Consent for personal data to be stored and used is the focus of data protection laws, such as the EU’s GDPR. But this isn’t the only aspect with which web owners should be compliant. What about letting users know about ‘tracking code’ that your website might place on their own devices and computers?
These clever markers are called ‘Cookies’, but what’s their real purpose? There are three main reasons:
1) Cookie code can make returning to a website more straightforward. Users no longer have to enter a password, or repeat details that have been entered into a booking system, for instance.
2) Cookies may be imposed by ‘captcha’ systems to allow a website to remember that the user is ‘not a robot’
3) Cookies can help website owners track visitors to analyse where they are from, their demographic, whether they have come to the website in response to a social media post, what kind of device they are using, and so on.

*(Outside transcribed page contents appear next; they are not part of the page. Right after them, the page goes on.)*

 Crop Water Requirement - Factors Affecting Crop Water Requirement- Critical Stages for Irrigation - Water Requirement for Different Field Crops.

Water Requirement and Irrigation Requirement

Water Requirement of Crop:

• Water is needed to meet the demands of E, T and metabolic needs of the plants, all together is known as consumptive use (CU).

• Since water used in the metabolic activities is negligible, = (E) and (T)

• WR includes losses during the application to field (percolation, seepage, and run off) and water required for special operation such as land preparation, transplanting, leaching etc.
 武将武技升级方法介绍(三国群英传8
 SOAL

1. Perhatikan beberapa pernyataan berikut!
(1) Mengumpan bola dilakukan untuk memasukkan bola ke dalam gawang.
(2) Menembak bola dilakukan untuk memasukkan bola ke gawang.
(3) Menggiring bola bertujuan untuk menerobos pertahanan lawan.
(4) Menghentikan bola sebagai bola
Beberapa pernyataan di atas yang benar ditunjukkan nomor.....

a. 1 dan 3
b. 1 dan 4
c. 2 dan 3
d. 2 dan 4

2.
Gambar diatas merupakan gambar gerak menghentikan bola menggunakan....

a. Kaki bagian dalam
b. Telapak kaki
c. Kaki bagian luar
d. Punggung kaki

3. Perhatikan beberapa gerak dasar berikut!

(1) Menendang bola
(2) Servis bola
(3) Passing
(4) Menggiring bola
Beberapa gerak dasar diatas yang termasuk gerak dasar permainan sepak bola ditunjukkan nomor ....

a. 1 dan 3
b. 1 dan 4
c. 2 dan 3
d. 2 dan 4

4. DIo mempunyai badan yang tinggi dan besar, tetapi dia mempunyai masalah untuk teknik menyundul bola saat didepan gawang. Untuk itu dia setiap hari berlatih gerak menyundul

The law says that although the data gathered by such cookies is generally not personalized, users must be able to choose for themselves whether they agree to cookies or not. Consent cannot be assumed; the choice – yes or no – must be explicit. And that choice must be part of the data that is recorded.
All of this has greatly increased the number of annoying pop-up windows in today’s websites. As well as age-lockouts (‘are you over 18?’) and pay-walls (‘have you paid to see this webpage?’), there are multiple flavours of privacy permission forms. ‘Do you consent to receiving marketing or advertising?’ ‘Do you consent to your data being retained by the web owner?’ And ‘Are you OK with cookies on your computer?’